Jameel Alghaberi*, Eman Fathalla Gad, Mai A Abdelfattah, Mohammed H ghazaly, Khalid A Sanousy, Douaa M Sayed, Shimaa Hosny Hassan and Mervat A M Youssef
Abstract: Severe aplastic anemia is a life - threatening disorder that requires prompt treatment. For children not eligible for Hematopoietic Stem Cell Transplantation (HSCT), the Standard Immunosuppressive Therapy (IST) consisting of Antithymocyte Globulin (ATG) and Cyclosporine (CSA) is the ideal treatment for patients with Severe Aplastic Anemia (SAA). The addition of ELTROMBOPAG (E - PAG) with IST shows good improvement in the response rates, a rise of blood cell counts, and recovery of trilineage hematopoiesis. The purpose of this study was to compare the efficacy and safety of E - PAG combined with CsA and immunosuppressive mono therapy of CsA for treatment in children with SAA.

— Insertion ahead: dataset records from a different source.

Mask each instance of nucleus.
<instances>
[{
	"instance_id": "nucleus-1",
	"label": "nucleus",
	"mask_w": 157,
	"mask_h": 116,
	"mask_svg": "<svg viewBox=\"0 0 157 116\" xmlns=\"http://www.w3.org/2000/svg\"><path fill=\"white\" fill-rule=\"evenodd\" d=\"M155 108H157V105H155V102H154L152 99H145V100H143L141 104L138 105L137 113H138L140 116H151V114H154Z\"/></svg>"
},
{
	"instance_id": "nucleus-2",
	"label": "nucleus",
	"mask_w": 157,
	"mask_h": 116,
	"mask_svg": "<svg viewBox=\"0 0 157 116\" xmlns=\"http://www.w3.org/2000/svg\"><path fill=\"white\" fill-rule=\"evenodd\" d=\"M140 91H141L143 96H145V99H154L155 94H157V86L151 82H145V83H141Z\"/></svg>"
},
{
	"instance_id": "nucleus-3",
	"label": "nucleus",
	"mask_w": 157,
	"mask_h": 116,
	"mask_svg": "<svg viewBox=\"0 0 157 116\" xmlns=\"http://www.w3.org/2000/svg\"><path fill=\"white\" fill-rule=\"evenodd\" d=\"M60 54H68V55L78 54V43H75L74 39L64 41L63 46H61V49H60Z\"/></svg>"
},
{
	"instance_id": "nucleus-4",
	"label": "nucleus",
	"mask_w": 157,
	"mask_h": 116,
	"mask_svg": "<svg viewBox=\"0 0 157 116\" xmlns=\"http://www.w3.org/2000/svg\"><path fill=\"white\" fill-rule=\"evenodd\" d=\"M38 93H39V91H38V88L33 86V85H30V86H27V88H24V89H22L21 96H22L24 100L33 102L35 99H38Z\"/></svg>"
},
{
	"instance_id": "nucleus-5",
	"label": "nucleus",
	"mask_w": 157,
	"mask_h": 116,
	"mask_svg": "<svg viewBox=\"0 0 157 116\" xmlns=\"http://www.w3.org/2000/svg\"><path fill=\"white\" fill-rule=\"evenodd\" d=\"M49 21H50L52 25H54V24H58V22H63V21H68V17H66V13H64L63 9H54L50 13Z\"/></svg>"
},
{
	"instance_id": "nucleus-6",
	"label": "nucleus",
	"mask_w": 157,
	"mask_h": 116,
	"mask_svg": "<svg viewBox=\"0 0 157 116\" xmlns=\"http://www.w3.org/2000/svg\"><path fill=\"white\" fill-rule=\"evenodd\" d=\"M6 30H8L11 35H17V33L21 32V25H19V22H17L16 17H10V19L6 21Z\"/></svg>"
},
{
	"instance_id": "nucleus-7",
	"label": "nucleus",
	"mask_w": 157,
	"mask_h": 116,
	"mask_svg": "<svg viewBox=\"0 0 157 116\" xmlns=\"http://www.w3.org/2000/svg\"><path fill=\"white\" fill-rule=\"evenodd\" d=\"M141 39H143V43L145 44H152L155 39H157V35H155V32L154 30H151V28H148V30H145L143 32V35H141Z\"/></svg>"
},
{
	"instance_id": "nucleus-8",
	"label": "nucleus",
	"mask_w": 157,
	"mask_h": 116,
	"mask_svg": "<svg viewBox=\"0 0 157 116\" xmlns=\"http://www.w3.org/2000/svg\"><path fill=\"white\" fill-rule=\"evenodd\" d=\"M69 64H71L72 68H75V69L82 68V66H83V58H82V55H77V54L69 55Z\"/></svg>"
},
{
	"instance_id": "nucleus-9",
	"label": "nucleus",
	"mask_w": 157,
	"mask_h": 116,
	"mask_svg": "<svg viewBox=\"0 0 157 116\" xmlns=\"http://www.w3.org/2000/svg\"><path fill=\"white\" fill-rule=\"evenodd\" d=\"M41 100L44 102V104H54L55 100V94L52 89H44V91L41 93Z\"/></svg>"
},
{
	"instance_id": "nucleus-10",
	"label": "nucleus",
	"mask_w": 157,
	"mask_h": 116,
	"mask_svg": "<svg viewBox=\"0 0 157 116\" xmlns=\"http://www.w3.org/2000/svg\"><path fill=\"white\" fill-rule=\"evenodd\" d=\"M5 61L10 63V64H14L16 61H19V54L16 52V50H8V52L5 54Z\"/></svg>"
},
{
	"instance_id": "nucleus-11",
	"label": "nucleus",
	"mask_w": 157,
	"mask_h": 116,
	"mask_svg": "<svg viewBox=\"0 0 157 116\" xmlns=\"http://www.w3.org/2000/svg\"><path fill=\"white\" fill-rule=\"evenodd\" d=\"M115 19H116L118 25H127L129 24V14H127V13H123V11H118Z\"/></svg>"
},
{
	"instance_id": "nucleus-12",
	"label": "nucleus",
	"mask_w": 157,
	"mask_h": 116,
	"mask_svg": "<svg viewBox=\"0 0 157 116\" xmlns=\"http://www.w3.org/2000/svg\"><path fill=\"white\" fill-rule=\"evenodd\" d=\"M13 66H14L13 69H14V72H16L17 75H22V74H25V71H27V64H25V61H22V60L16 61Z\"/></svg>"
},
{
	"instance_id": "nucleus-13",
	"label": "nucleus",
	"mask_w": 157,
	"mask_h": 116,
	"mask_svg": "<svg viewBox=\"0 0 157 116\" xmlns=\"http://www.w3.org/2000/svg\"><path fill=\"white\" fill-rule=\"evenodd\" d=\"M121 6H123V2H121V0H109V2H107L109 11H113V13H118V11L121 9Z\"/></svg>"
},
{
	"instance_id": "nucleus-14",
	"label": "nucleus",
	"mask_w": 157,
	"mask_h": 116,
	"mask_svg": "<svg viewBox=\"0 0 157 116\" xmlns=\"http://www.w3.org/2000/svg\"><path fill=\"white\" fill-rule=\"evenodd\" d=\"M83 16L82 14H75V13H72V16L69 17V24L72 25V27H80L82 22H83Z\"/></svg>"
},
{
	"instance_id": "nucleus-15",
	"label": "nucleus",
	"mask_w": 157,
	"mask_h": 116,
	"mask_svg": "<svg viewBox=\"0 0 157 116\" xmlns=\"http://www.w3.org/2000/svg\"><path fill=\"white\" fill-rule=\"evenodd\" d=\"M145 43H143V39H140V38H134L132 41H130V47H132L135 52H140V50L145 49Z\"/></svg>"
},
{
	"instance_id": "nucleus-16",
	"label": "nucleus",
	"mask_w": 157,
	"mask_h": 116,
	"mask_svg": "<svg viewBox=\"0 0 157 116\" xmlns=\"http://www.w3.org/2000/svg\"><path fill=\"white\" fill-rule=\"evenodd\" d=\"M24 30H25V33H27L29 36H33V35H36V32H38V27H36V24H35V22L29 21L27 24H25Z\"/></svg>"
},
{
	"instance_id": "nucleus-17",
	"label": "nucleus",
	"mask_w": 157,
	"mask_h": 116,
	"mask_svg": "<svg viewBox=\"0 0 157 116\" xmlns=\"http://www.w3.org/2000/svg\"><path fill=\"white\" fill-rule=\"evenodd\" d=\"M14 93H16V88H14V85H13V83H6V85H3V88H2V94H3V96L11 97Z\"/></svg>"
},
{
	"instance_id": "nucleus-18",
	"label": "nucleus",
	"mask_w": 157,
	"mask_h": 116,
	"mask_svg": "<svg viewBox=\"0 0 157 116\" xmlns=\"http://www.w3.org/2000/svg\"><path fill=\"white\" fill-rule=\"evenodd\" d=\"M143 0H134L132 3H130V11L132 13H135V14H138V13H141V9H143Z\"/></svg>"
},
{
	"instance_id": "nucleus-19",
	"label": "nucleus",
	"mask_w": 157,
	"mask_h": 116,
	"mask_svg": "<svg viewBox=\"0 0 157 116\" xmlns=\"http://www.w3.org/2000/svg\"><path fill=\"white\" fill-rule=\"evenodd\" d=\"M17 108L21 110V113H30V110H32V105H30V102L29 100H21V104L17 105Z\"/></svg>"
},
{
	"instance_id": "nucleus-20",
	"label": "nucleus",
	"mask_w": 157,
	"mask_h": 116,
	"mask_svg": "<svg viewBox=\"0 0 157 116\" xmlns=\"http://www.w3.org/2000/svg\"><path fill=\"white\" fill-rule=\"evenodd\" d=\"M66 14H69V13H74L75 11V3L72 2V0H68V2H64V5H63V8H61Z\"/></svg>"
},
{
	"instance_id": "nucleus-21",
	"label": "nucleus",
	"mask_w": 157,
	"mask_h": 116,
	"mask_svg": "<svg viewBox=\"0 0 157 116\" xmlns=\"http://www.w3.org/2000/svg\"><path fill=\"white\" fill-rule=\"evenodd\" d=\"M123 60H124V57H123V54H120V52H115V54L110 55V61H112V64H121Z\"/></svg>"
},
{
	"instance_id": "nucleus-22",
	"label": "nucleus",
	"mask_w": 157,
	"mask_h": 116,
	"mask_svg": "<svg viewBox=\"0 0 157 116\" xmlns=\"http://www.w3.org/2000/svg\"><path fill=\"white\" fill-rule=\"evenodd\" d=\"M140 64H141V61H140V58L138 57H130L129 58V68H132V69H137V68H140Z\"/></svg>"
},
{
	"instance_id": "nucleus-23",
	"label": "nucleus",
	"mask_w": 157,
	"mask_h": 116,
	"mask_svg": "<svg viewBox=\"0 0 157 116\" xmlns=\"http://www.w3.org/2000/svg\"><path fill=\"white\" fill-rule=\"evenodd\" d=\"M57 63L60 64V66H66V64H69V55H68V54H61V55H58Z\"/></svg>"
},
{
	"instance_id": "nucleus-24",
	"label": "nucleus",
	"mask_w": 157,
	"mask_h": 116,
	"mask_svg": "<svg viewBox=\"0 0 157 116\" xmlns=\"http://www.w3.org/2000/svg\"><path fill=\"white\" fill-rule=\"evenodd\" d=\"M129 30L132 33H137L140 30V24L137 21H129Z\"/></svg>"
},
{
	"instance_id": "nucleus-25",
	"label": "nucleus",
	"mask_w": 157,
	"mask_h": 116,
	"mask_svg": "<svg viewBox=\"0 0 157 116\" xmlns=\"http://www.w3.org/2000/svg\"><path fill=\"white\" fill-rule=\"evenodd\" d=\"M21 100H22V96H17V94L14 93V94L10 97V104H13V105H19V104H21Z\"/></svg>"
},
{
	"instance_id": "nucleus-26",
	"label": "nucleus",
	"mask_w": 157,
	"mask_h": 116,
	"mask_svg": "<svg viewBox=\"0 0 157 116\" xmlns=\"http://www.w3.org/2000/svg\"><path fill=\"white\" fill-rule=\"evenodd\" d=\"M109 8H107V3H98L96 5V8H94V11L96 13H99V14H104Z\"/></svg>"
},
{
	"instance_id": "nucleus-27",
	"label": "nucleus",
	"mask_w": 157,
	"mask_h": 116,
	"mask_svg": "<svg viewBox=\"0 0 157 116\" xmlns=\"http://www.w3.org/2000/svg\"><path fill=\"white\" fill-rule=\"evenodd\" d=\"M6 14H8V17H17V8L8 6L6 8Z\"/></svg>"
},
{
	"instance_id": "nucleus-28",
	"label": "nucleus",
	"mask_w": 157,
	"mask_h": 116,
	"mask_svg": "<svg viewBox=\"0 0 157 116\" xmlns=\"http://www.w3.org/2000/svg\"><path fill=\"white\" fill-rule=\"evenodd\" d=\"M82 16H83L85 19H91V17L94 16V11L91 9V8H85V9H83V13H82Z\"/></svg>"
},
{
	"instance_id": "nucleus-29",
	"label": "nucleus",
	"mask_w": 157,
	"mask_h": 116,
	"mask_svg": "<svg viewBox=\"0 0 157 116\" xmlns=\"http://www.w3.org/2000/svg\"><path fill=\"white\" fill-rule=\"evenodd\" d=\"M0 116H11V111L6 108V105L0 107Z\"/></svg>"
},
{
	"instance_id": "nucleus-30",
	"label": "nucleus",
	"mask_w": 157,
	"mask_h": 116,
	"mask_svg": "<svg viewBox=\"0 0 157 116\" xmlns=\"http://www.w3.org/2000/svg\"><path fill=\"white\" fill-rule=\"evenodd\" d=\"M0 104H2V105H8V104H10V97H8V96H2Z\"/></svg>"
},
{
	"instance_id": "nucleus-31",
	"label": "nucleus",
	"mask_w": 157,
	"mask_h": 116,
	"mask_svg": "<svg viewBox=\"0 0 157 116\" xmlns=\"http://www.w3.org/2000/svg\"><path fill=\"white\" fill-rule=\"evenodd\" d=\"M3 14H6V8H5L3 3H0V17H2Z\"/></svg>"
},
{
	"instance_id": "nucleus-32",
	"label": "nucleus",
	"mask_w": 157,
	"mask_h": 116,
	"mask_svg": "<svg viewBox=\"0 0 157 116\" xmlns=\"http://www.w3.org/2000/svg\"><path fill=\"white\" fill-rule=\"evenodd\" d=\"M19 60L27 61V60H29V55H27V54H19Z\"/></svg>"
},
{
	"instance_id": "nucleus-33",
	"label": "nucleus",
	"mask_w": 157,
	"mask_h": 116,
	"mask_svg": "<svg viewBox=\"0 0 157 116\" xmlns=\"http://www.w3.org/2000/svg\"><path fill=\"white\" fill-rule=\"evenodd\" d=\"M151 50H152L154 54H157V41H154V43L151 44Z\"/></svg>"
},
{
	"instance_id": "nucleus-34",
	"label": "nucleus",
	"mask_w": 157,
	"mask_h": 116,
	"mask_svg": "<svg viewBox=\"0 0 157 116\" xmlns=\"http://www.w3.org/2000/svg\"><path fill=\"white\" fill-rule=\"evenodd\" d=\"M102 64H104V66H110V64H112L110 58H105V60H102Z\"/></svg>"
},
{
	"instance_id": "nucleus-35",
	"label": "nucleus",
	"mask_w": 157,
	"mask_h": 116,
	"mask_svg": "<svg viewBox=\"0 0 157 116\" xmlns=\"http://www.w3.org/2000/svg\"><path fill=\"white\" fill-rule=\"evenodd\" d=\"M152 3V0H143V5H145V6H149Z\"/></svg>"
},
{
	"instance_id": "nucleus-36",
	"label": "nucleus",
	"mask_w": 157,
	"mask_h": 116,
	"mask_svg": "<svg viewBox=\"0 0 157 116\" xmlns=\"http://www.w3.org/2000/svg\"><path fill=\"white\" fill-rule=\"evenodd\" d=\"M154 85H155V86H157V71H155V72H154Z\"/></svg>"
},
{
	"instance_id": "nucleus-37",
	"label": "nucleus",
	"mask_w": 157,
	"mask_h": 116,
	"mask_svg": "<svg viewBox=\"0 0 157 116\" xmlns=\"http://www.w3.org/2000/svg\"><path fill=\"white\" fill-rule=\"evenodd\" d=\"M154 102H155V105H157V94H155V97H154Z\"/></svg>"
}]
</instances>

Method: This was a prospective clinical trial with a patient sample of 20 children diagnosed with SAA. Half of the participants were treated with CsA monotherapy. The other half was treated with combined E - PAG + CsA. All patients were evaluated for hematological response, complete response, and partial response at 3, 6, and 12 months. We also measured treatment safety and tolerability.
Results: The overall response rate for the E - PAG patients was 40 % after three months of therapy. At six months, this had increased to 80 %, and the percentage of patients showing a complete response (40 %) was significantly higher than in the CsA group (p = 0.006). After a year of regular treatment, the complete response rate for the E - PAG regimen had increased to 60 % and the overall response rate to 90 %, compared to a rate of 20 % in the CsA group (p = 0.01). The survival rate at 12 months was 100 % in the E - PAG group compared to 80 % in the CsA cohort. In conclusion, combined treatment with CsA + E - PAG was found to be a safe, well - tolerated and effective alternative treatment for children with SAA.